La preuve ? Non seulement Jésus s’est mis en colère à plusieurs reprises, mais il lui est arrivé d’invectiver les pharisiens en les traitant par exemple de « sépulcres blanchis » ou de « pauvres fous aveugles » et autres amabilités de ce genre. Notez cependant ceci : jamais Jésus ne s’emporte quand on s’en prend à lui : « Insulté, il ne rendit pas l’insulte, maltraité il ne fit pas de menace » (1 P 2,23). En revanche Jésus devient véhément lorsqu’on travestit la loi de Dieu au détriment des petits.
Un homme qui insulte son frère n’est pas un meurtrier. Et pourtant… même s’il ne le sait pas, il entre déjà dans la logique de l’homicide. Lorsqu’on dit par exemple à quelqu’un : « tu n’es qu’un idiot », on nie son intelligence pour n’en faire qu’un animal, et donc en parole on le tue en tant qu’être humain. Bien sûr, il est très rare que notre pensée aille si loin. Et pourtant les mots ont un sens, ils ont leur propre logique et en les prononçant on s’avance sur une pente glissante qui peut conduire au meurtre. Il n’y a pas si longtemps, l’insulte se soldait par un duel, et donc par un meurtre. Voilà pourquoi il importe de veiller à éviter soigneusement toute parole, mais aussi toute pensée méprisante à l’égard de ses frères. Il y a des parole qui tuent !
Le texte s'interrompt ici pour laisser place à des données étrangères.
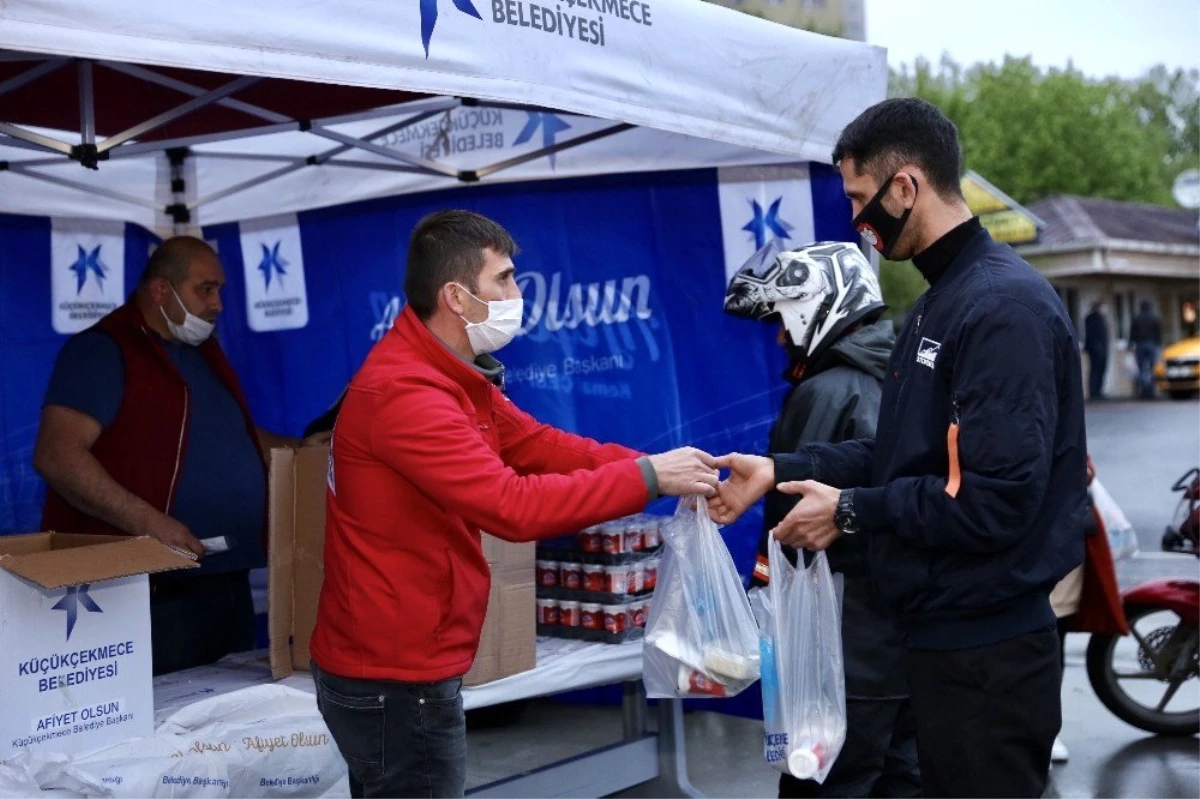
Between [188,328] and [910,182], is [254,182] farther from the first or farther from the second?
[910,182]

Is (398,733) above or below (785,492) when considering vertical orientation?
below

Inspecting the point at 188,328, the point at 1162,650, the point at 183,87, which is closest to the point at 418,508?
the point at 188,328

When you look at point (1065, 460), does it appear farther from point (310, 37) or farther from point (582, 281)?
point (582, 281)

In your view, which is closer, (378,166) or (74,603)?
→ (74,603)

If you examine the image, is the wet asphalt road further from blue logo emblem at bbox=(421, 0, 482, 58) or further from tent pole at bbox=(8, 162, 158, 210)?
tent pole at bbox=(8, 162, 158, 210)

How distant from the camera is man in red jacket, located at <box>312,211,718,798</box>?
103 inches

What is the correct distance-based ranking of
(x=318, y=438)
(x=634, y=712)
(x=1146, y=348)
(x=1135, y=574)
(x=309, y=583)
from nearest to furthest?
(x=309, y=583), (x=318, y=438), (x=634, y=712), (x=1135, y=574), (x=1146, y=348)

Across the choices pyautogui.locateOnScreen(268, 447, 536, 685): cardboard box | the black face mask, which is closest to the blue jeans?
pyautogui.locateOnScreen(268, 447, 536, 685): cardboard box

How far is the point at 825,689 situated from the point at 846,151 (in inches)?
49.4

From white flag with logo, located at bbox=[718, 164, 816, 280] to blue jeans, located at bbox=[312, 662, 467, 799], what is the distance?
2784mm

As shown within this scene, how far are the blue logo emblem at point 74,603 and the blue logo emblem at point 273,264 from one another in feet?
10.6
Alors en quoi l’enseignement de Jésus sur la loi de Moïse peut-il nous prémunir des danger du légalisme pharisien ? Eh bien, il le fait de deux manières :

  • D’abord Jésus interprète l’interdit du meurtre à la lumière du précepte final du sermon sur la montagne que Luc formule ainsi : « soyez miséricordieux comme votre Père est miséricordieux » (Lc 6,36). Eh oui, le moins qu’on puisse dire c’est que mettre fin à la vie de quelqu’un – quand bien même il le demanderait, soit dit en passant – ce n’est pas un acte de miséricorde.

    * Et à un bien moindre degré, insulter son frère, ce n’est pas non plus faire preuve de miséricorde à son égard. L’insulte nous engage sur une pente glissante qui peut aller très loin ; cela peut nous conduire sinon à tuer notre frère, du moins à tuer notre relation avec lui.

Oui, mais nous sommes loin de maitriser toujours notre colère, et lorsqu’on nous frappe sur la joue droite, nous ne tendons pas toujours la joue gauche. Et nous voilà pris d’un indicible malaise, car à ce compte-là, qui peut prétendre vivre pleinement selon l’évangile ?
Eh bien ce malaise est bénéfique, et Jésus le provoque délibérément pour nous prémunir du danger suprême du pharisaïsme : celui de croire qu’il suffit d’appliquer la loi au pied de la lettre pour être un juste, et obtenir une place de choix au paradis.